Consider the following data generating process from a Hurdle Gamma model.
import numpy as np
import pymc as pm
import arviz as az
import pandas as pd
def simulate_data(n_observations):
x = np.random.normal(size=n_observations)
mu = np.exp(1.5 + 0.5 * x)
sigma = 1
psi = 0.8
dist = pm.HurdleGamma.dist(mu=mu, sigma=sigma, psi=psi)
y = pm.draw(dist)
return pd.DataFrame(dict(x=x, y=y))
df = simulate_data(180)
I’ve written the model below, but the model suffers from divergences. Nearly all draws are divergent, which is worrying considering the model is simple and the data generating process is correct. It appears like the chains are getting “stuck” (i.e. not moving away from their initialized values).
x = df.x.values
y = df.y.values
with pm.Model() as model:
X = pm.Data("X", df.x.values, dims="ix")
Y = pm.Data("Y", y)
b0 = pm.Normal("b0", 0, 1)
b1 = pm.Normal("b1", 0, 1)
eta = b0 + b1 * X
mu = pm.math.exp(eta)
sigma = pm.Exponential("sigma", 1)
psi = pm.Uniform('psi', 0, 1)
Yobs = pm.HurdleGamma('Yobs', mu=mu, sigma=sigma, observed=y, psi=psi)
with model:
idata = pm.sample()
idata.extend(pm.sample_posterior_predictive(idata))
However, when I write the model as a mixture (below) the model samples fine
x = df.x.values
y = df.y.values
with pm.Model() as model:
X = pm.Data("X", df.x.values, dims="ix")
Y = pm.Data("Y", y)
b0 = pm.Normal("b0", 0, 1)
b1 = pm.Normal("b1", 0, 1)
eta = b0 + b1 * X
mu = pm.math.exp(eta)
sigma = pm.Exponential("sigma", 1)
w = pm.Dirichlet('w', a = np.array([1, 1]))
components = [
pm.DiracDelta.dist(0.0),
pm.Gamma.dist(mu=mu, sigma=sigma)
]
like = pm.Mixture("like", w=w, comp_dists=components, observed=Y)
with model:
idata = pm.sample()
idata.extend(pm.sample_posterior_predictive(idata))
The mixture model is fairly similar to how I would write the model in Stan, and the one key difference I’ve found between this approach and HurdleGamma
is that PyMC seems to divide the Gamma density by a function of the density evaluated at machine epsilon.

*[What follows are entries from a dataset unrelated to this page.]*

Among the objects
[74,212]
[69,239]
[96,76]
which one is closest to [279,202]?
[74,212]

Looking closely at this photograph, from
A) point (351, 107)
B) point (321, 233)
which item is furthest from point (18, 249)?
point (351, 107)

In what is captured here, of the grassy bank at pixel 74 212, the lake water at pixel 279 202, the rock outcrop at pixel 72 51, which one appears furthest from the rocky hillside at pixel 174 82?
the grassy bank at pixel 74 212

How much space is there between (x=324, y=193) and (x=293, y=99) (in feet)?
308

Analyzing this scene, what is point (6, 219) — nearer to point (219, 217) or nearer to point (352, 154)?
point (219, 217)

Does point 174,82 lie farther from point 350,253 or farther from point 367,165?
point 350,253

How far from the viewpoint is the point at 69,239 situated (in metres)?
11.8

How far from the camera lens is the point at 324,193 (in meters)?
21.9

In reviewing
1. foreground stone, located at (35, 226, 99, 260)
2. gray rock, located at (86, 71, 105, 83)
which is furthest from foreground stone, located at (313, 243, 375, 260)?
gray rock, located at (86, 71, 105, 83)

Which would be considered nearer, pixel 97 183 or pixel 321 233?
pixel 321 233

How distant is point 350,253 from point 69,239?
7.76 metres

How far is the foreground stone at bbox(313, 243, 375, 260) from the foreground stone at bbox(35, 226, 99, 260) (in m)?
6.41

Seems strange that the latter model should sample well whereas the former should not. I tried replacing the gamma density in the model that samples well with a truncated gamma density (truncating at machine epsilon) with pm.Truncated.dist(pm.Gamma.dist(mu=mu, sigma=sigma), lower=np.finfo(pytensor.config.floatX).eps)
. This should mimic how HurdleGamma
is implemented. The model started to diverge similarly to the first model.

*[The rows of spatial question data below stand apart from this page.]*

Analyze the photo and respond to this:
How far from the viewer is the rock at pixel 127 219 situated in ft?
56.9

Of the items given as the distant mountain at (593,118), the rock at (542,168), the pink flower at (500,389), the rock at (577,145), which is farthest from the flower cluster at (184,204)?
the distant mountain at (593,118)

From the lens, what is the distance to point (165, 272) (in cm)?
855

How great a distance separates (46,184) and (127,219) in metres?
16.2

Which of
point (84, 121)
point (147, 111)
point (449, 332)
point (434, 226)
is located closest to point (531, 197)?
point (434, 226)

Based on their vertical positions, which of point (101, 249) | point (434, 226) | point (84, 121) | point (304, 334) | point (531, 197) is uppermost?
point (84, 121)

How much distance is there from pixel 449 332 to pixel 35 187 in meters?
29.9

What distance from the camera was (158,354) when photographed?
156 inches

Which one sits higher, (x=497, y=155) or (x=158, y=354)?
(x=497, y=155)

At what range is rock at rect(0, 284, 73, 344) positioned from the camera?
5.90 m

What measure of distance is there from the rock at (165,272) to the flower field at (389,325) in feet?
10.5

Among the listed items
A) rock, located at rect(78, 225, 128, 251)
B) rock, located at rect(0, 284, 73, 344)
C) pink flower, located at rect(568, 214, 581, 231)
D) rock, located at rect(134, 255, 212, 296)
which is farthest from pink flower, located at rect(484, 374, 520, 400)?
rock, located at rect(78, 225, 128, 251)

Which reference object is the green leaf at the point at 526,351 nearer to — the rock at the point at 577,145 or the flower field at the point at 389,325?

I’m suspicious of the implementation of HurdleGamma
as a result of this and I’m not quite sure why the machine epsilon part is being added. If we consider the model written using a latent bernoulli variable, z, with probability of success \psi, the log likelihood for the model is
\mathcal{L}=\begin{cases} \log(1-\psi) \quad, z=0\\ \log(\psi) + \log(\text{Gamma Density}) \quad , z=1\end{cases}
This log likelihood, as I understand, is what is implemented in my second model and in my Stan model (you an read about the stan model here, or see the hurdle gamma density code which brms outputs here).
Could someone answer the following for me:
- Why is the machine epsilon part added in the
HurdleGamma
implementation? - Is there something in my first model that I can fix so that the model samples well (like my second)?